TO DO: Could you resume the tutorial on writing a Python package, picking up right after its final sentence?

SOURCE TEXT:

Great, now that we have the structure let’s look at actually writing some code. In your package_name directory, which from now on we will call animalsounds, let’s first start by creating an __init__.py file to represent the package. In that file, we can place something like:

from animalsounds.sounds_generator import generator
__version__ = '0.1.0'
__author__ = First Last <email@gmail.com>'
__all__ = []

This will be where everything gets imported for your users to access. In this case, we import the generator method from a file, sounds_generator. Now, create a sounds_generator.py file and place something like the following inside.


sounds_dict = {“cat”:”meow”,”dog”:”woof”,”fish”:”...”}
def generator(animal):
    “””
        Summary:
            Translates what the sound different animals make
        Args:
            animal (str) – A string of the animal you want to hear, valid options include ‘cat’, ‘dog,’ and ‘fish’
        Returns:
            A string of the appropriate sound.
    “””
    sound = “”
    try:
        sound = sounds_dict[animal.lower()]
    except:
        raise Exception(f“We don’t know what a {animal} sounds like! You could be on to something!”)
    return(sound)

You’ll notice in this simple function that the doc strings are almost longer than the actual code logic. This is something that you will thank yourself in the future for a thousand times over. But now that we have our first python package function, what’s next?

Tests!

Any piece of code that you write, you should be writing with tests in mind so that you can better break apart larger functions into base components to hopefully get more reuse out of them. In this case, we wrote our package code first, however, you can also write your tests first, knowing your function can’t fulfill them and only then fill in the code until the test passes. There is a lot of great material out there for Test Driven Development (TDD) if you want to explore the philosophy behind it more. This is something that is a major level up in best practice coding that once you force yourself to do, everything seems so much easier.

DATA SECTION:

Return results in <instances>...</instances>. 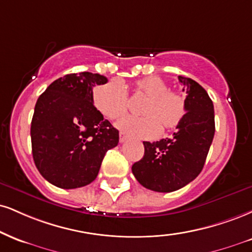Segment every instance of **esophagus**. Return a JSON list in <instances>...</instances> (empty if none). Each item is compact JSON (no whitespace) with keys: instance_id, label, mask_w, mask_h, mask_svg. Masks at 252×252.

THE RESPONSE:
For this example, we will be using pytest. So first, same as last time, within our tests directory, let’s place an empty __init__.py file. Next let’s write some tests! When using pytest, by default, it searches the tests directory for files and methods that begin with “test_” recursively. So let’s make a file called test_generator.py and place the following code in it.

import pytest
import animalsounds
def test_generator_cat():
    sound = animalsounds.generator(“cat”)
    assert sound == “meow”
def test_generator_dog():
    sound = animalsounds.generator(“dog”)
    assert sound == “woof”
def test_generator_fish():
    sound = animalsounds.generator(“fish”)
    assert sound == “...”
def test_generator_notfound():
    with pytest.raises(Exception):
        animalsounds.generator(“emu”)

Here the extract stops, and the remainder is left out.